En las terrazas asoman griegas esbeltas. Mi esquelatura de Minardi surca el paseo con resultados de Minardi. De vuelta a los circuitos eróticos fortuitos, no hay otro destino que cambiar de escudería pues poco importa el pilotaje en las frenéticas distancias cortas que gobiernan el mundo. Me recuerdo del aplomo del alcohol, de como muta la densidad de la personalidad y nos cambia momentánea y fehacientemente del material que estamos hechos. También en el paseo litoral por el malecón se me ocurre la posibilidad de armar un libro crónica de este otoño de viajes y separación que se avecina.
Dejo el malecón. Al igual que en la Habana es accidental. Los cubanos se llenan la boca con la referencia del Malecón, y luego compruebas que no tiene entidad. Como en Tesalónica es un finisterre de la ciudad, un linde abrupto sin más que sostiene la inmensa bahía. En Santander nadie habla de Malecón y está mejor urbanizado. Porque el urbanismo en Salónica deja mucho que desear. No soy arquitecto pero paseos y plazas están desangelados, con décadas de improvisación y poca autoestima. Lo tiene todo para lucirse, un paseo marítimo gime a gritos dejar de ser un malecón portuario, pero hay ciudades milenarias, incluida la mía, que se pasan buena parte de la era de la modernidad de espaldas al mar originario.

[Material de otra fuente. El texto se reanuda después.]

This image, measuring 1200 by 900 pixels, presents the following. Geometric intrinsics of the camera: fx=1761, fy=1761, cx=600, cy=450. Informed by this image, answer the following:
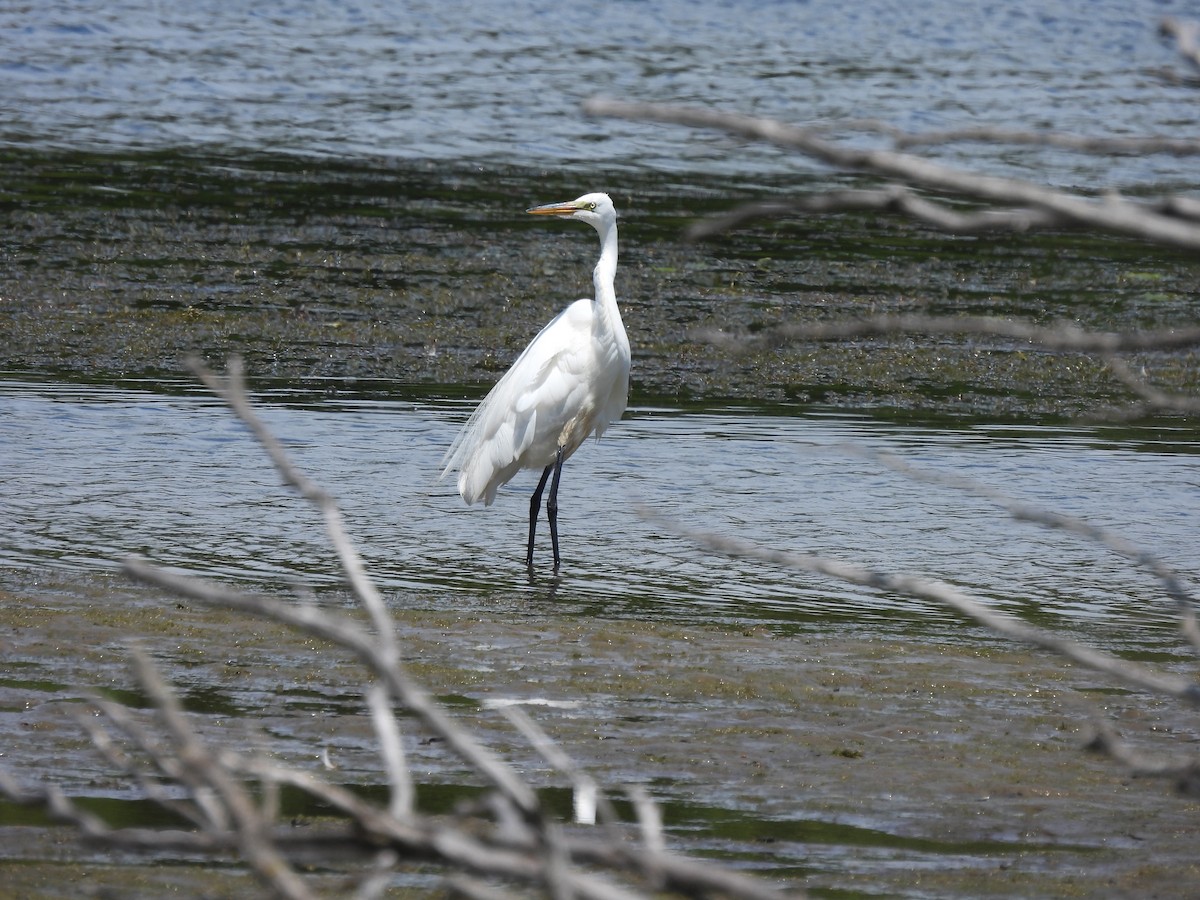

Cruzo unas calles arboladas y enseguida asocio las zonas arboladas, oxigenadas, a los barrios pudientes. Llego al pier que se adentra en el mar en la zona portuaria. Hay una luz borracha en el crepúsculo, que llega a ser vahoroso para la vista y parece estar levitando. Es una puesta de sol de museo vivida caminando en ella. A una ribera del pier se reúnen los adolescentes en sus tardes goonies de sábado. A la vuelta compruebo que en la otra ribera toman vinos y tapas la gente pudiente que dejó de ser adolescente al otro lado. Son sólo veinte metros entre dos generaciones, veinte metros de densas iniciaciones, a metro por año, que los separan años luz sin que ellos lo sepan. Finalmente, advierto que los veinteañeros también tienen su zona, sus corrillos y sus posturas, en la plataforma de salida del pier. El pier como trampolín oceánico de la vida compartimentada por edades.
Dejo la puesta de sol fantástica y drogada en la bahía, y me dirijo a Ladadika a cenar un gyros, antes de descargar las fotos y escritos en mi habitación que ponen punto y final al día.